I mercati energetici nel 2016 sono stati
 caratterizzati da marcata volatilità, indotta da 
una serie di fattori concomitanti: un eccesso 
di offerta (sostenuta anche dalle strategie dei maggiori produttori di greggio come Arabia Saudita e Russia e dalla ripresa delle esportazioni iraniane), il rafforzamento del dollaro statunitense e una crescita economica inferiore alle aspettative dei Paesi orientali. Sono dati che emergono dalla Relazione sulla Politica dell’Informazione per la Sicurezza del 2016 nella quale vengono anche indicati i pericoli di Isis per l’Italia su petrolio e gas.

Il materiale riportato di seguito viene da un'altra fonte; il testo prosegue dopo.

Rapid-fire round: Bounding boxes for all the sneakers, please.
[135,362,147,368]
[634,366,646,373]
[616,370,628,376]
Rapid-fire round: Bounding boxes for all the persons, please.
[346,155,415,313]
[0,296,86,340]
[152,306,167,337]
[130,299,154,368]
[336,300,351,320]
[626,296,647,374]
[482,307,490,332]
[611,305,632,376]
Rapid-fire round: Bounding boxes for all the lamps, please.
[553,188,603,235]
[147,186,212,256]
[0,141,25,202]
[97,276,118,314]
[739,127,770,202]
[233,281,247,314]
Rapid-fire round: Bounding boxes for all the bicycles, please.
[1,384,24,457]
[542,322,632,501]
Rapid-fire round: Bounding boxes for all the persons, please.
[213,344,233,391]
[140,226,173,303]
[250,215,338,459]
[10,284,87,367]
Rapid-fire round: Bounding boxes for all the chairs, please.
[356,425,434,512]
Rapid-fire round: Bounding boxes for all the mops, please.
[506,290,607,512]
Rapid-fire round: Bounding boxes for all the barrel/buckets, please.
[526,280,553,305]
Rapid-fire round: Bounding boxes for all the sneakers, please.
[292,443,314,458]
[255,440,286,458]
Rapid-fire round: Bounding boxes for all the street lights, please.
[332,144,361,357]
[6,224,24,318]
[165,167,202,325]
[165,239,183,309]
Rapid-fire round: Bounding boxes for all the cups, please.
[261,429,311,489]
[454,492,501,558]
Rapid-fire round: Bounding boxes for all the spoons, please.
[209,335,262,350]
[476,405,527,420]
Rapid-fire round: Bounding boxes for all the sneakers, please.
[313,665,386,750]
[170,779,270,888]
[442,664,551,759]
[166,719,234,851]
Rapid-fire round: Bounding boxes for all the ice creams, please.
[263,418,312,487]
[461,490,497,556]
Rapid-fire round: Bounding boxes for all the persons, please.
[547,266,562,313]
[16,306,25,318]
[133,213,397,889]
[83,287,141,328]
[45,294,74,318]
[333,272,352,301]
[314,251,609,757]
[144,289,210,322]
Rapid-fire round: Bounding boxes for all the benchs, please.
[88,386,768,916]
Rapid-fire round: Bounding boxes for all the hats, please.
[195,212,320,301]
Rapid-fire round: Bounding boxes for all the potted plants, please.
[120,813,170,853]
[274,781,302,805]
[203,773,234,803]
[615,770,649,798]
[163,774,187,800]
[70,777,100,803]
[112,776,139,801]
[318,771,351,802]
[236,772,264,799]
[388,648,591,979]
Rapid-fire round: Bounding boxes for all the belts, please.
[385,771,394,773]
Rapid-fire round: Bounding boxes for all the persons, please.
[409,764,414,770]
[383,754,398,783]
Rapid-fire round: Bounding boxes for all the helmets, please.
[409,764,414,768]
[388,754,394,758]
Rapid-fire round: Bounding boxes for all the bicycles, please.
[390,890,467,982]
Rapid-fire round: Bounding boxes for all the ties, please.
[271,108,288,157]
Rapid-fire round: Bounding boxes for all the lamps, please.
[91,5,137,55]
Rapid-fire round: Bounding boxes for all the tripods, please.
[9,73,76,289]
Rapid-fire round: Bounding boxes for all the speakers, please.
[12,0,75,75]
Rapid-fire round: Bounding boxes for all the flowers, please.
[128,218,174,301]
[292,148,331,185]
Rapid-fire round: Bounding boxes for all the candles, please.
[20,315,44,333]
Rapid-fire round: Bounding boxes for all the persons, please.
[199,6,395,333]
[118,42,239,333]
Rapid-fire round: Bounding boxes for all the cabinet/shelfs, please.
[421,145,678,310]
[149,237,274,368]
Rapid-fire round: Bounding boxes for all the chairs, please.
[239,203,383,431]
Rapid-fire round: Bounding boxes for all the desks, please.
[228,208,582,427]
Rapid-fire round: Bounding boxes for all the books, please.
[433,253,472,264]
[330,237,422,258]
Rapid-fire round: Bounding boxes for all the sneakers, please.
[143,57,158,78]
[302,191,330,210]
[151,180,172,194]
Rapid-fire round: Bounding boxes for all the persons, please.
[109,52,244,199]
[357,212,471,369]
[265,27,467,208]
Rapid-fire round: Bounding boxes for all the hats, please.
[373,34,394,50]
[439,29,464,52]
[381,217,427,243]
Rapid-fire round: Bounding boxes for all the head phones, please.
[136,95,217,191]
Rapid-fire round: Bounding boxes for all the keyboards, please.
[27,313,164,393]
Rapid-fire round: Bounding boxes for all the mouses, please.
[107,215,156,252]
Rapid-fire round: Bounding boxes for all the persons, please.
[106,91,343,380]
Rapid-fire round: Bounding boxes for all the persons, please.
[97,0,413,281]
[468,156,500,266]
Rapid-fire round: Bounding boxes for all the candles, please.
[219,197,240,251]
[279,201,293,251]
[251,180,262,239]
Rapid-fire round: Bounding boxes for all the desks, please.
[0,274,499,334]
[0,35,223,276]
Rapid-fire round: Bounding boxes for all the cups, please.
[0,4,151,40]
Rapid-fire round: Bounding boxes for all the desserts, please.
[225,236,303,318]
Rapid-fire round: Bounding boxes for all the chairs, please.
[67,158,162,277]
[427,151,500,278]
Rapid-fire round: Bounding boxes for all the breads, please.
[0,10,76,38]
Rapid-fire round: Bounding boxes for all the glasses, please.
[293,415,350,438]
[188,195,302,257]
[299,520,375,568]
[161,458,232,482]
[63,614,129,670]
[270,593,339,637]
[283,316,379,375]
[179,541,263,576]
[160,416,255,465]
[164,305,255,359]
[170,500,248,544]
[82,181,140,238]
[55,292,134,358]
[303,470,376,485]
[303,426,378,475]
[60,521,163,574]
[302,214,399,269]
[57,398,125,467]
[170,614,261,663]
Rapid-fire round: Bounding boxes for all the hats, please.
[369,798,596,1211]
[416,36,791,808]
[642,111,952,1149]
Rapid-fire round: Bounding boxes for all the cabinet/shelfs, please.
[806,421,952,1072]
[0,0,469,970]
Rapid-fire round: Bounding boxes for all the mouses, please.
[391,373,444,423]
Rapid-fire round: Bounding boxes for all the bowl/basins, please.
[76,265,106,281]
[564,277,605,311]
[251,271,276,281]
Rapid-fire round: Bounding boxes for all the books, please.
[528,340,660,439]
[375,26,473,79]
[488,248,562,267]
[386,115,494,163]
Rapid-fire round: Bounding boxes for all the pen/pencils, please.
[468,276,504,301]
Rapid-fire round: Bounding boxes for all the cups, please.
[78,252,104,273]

FONTI E CANALI DI APPROVVIGIONAMENTO

L’andamento, nel corso dell’anno del prezzo del greggio con oscillazioni massime al di sotto dei 50 dollari USA al barile, ha favorito le produzioni dei Paesi della Penisola Araba e “indotto le maggiori International Oil Companies (IOC) e le aziende della filiera energetica a strategie di razionalizzazione dei costi e di ottimizzazione dei processi produttivi, dando vita, in alcuni casi, ad operazioni di concentrazione societaria. Dopo un accordo informale raggiunto a settembre per determinare una risalita dei prezzi, in occasione della Conferenza dei Paesi dell’OPEC di Vienna del 30 novembre, gli Stati membri hanno concordato di tagliare la produzione di 1,2 milioni di barili al giorno, riducendo l’output complessivo a 32,5 milioni. Sempre con la finalità di accelerare la crescita del prezzo del greggio, inoltre, il 12 dicembre i Paesi non-OPEC, per parte loro, hanno deciso di ridurre la propria produzione di 558mila barili al giorno“.

Per altro verso, l’abbondanza di greggio sui mercati che ha caratterizzato parte del 2016 ha contribuito ad attenuare gli effetti della contrazione produttiva di fornitori come la Libia, a causa delle perduranti tensioni interne, o la Nigeria, in relazione ai sistematici sabotaggi alle infrastrutture petrolifere.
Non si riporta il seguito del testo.